Emit a verbatim copy of the lines running from the line with "Within the options" through the end of the material below.
= = =
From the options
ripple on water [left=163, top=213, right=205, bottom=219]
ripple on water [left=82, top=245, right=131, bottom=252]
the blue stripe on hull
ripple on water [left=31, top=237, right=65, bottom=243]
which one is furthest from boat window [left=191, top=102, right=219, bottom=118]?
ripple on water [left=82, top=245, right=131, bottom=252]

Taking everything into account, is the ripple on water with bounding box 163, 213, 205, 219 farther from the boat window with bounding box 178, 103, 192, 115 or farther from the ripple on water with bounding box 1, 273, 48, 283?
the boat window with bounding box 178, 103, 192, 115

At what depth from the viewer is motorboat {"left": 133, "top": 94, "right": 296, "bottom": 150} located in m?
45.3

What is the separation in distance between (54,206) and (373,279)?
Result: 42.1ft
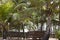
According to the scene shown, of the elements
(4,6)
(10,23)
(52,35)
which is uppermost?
(4,6)

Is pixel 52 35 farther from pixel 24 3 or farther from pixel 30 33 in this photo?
pixel 24 3

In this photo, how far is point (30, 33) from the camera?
1588 centimetres

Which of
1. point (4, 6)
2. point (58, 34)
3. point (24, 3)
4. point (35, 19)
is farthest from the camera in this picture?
point (35, 19)

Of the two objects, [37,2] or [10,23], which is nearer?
[37,2]

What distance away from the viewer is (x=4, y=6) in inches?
492

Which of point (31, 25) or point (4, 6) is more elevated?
point (4, 6)

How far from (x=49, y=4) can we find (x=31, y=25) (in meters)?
3.49

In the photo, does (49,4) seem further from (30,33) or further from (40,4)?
(30,33)

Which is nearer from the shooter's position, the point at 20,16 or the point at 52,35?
the point at 20,16

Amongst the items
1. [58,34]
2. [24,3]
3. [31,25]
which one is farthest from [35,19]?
[58,34]

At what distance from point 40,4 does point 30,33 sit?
3908mm

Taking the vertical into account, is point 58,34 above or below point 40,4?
below

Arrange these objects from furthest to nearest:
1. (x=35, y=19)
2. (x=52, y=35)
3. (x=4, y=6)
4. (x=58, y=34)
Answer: (x=52, y=35) < (x=35, y=19) < (x=58, y=34) < (x=4, y=6)

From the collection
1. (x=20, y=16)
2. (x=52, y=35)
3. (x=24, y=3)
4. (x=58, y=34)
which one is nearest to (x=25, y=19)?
(x=20, y=16)
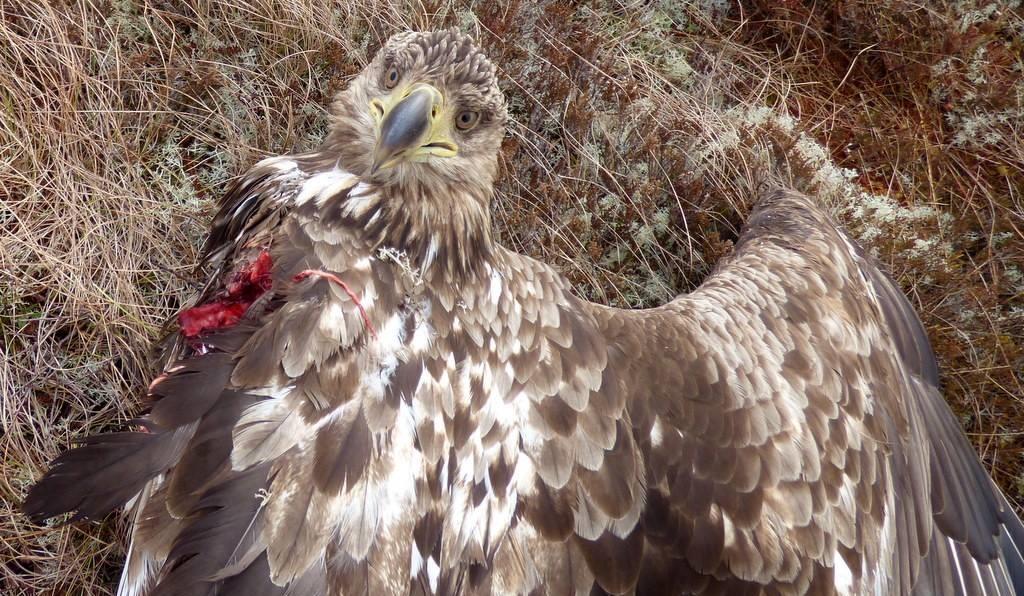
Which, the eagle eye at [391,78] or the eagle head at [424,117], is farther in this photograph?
the eagle eye at [391,78]

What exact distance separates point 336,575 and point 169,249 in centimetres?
204

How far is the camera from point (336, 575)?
2.10 metres

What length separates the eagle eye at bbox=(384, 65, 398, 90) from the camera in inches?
94.8

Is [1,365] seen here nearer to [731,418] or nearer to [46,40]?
[46,40]

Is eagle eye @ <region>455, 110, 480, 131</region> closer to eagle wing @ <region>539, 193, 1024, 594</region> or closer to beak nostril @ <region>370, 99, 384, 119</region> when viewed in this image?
beak nostril @ <region>370, 99, 384, 119</region>

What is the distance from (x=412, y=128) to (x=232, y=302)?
0.80 meters

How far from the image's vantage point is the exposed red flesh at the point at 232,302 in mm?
2395

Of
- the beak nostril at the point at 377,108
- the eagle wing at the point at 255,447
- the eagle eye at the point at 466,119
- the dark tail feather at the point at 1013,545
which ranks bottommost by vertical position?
the dark tail feather at the point at 1013,545

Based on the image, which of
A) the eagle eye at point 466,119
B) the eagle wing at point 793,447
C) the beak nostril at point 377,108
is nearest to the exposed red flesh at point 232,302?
the beak nostril at point 377,108

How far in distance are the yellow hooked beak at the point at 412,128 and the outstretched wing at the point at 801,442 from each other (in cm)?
91

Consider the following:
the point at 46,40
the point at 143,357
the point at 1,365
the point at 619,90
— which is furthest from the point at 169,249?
the point at 619,90

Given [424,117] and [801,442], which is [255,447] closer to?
[424,117]

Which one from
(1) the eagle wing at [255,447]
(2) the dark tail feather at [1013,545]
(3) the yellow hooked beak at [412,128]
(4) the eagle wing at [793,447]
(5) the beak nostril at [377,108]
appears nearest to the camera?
(1) the eagle wing at [255,447]

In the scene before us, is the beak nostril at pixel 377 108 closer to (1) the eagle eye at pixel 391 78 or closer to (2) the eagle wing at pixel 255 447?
(1) the eagle eye at pixel 391 78
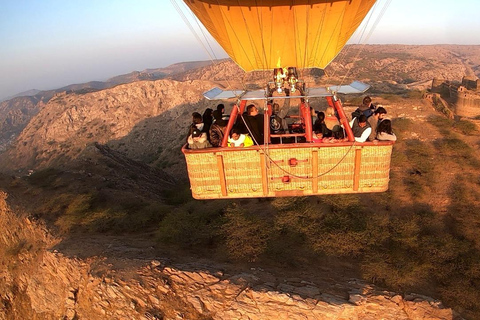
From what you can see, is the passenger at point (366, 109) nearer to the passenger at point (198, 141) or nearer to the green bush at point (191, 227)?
the passenger at point (198, 141)

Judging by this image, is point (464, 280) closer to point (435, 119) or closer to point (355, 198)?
point (355, 198)

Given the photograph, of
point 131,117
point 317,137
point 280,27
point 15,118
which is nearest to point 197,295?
point 317,137

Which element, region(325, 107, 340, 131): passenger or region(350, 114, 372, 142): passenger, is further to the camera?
region(325, 107, 340, 131): passenger

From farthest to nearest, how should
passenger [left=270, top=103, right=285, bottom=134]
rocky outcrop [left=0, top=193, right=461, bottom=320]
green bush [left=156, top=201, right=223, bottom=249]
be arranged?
green bush [left=156, top=201, right=223, bottom=249] → rocky outcrop [left=0, top=193, right=461, bottom=320] → passenger [left=270, top=103, right=285, bottom=134]

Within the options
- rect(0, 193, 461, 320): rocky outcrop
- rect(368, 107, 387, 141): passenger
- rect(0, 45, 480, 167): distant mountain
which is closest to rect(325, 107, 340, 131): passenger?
rect(368, 107, 387, 141): passenger

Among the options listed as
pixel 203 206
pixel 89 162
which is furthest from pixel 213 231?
pixel 89 162

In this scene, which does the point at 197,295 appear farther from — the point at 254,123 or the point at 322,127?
the point at 322,127

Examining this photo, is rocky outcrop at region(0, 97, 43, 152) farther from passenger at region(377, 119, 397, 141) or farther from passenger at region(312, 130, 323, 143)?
passenger at region(377, 119, 397, 141)

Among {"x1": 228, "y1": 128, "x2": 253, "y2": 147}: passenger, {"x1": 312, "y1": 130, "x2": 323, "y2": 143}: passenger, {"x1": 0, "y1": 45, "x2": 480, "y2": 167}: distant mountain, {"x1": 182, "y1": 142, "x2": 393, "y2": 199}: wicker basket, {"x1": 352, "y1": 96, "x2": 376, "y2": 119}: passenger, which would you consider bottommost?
= = =
Written solution »
Within the options
- rect(0, 193, 461, 320): rocky outcrop
- rect(368, 107, 387, 141): passenger
- rect(0, 45, 480, 167): distant mountain
which is closest to rect(325, 107, 340, 131): passenger?
rect(368, 107, 387, 141): passenger

Among the options listed as
pixel 203 206
pixel 89 162
which is furthest from pixel 213 231?
pixel 89 162

In this scene, which does the point at 197,295 appear farther from — the point at 254,123 or the point at 322,127?
the point at 322,127

Examining this photo, is rocky outcrop at region(0, 97, 43, 152) farther from passenger at region(377, 119, 397, 141) or farther from passenger at region(312, 130, 323, 143)?
passenger at region(377, 119, 397, 141)

Among {"x1": 228, "y1": 128, "x2": 253, "y2": 147}: passenger, {"x1": 312, "y1": 130, "x2": 323, "y2": 143}: passenger, {"x1": 0, "y1": 45, "x2": 480, "y2": 167}: distant mountain, {"x1": 182, "y1": 142, "x2": 393, "y2": 199}: wicker basket, {"x1": 352, "y1": 96, "x2": 376, "y2": 119}: passenger, which would you consider bottommost?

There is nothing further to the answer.